Gegebener Text
+ + + + +
Es wird intensiv erfahrbar, dass es … eigentlich Luxus war und ist, wenn ein Mensch sich seine Arbeit selbst aussuchen kann.
Gleichzeitig wird beim Durchschreiten der Ausstellung deutlich sichtbar, wie viel sich in eigentlich wenigen Jahren verändert hat. Ebenso spürbar wird die Unterschiedlichkeit der Arbeitswelten. Die Fotos geben Zeugnis nicht nur von einer vergangenen Welt, wie zum Beispiel jener der Flößer, sondern auch von gänzlich fremden Arbeitswelten, wie bspw. jener der Waffenherstellung. Mit jedem Raum wird intensiver erfahrbar, dass es ein unschätzbar hohes Gut, ja eigentlich Luxus war und ist, wenn ein Mensch sich seine Arbeit selbst aussuchen kann. Wenn er/sie eine oder sogar mehrere Wahlmöglichkeiten bezüglich Ausbildung und Beruf haben kann. Es wird auch nachvollziehbar, aus welchen Gründen Berufe verschwinden, wie sie durch beeindruckende Erfindungen abgelöst bzw. ersetzt werden.
Es tauchen Gefühle von Ohnmacht und Ausgeliefertsein auf.
+ + + + +
Aufgaben
**1)** Nenne alle verschiedenen Adjektive auf „-bar“, die im Text über die Ausstellung vorkommen, jedes nur einmal.
**2)** Setze den Text über die Ausstellung im Anschluss an seinen letzten Satz fort.
Die Einträge werden für die Bearbeitung nicht gebraucht.

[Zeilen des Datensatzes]
+ + + + +
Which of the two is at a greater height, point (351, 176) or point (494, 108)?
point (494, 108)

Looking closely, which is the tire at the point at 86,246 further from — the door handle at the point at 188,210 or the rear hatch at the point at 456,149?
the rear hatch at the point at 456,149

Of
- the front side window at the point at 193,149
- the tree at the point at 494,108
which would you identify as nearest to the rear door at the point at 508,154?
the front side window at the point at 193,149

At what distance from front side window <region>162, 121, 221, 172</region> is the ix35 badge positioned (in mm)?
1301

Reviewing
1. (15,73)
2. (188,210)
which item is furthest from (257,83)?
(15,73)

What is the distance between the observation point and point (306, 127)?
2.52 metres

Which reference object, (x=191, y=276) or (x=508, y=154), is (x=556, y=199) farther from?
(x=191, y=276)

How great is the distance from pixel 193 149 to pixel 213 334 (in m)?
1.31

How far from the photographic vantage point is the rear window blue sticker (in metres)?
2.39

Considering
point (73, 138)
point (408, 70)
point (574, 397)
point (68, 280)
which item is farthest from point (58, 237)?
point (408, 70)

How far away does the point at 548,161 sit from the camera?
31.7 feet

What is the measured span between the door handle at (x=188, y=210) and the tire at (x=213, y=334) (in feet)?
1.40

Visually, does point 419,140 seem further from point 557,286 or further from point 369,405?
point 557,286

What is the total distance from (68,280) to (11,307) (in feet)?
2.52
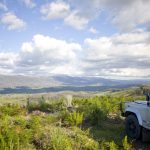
+ + + + +
Lösungen
**1)** erfahrbar, sichtbar, spürbar, unschätzbar, nachvollziehbar

**2)**
Der Besuch findet just in jenem Zeitraum statt, als die österreichische Bundesregierung ein neues Arbeitszeitgesetz beschließt. Im Angesicht von Arbeiterinnen und Arbeitern, die gemeinsam für kürzere Arbeitszeiten kämpften, um auch außerhalb ihrer Fabrik etwas leben zu können, tauchen Gefühle von Ohnmacht und Ausgeliefertsein auf. Der Barcodescanner einer multinationalen Versandfirma lässt mich erschrecken. Da werden nicht nur die Codes der Produkte gespeichert, sondern auch die Tätigkeiten der Mitarbeiter/innen vom Beginn bis zum Ende ihrer täglichen Arbeitszeit. Die Leistung und die Geschwindigkeit, mit der die Frauen und Männer ihre Arbeit tun, sind anscheinend das Einzige, was in dieser Firma zählt.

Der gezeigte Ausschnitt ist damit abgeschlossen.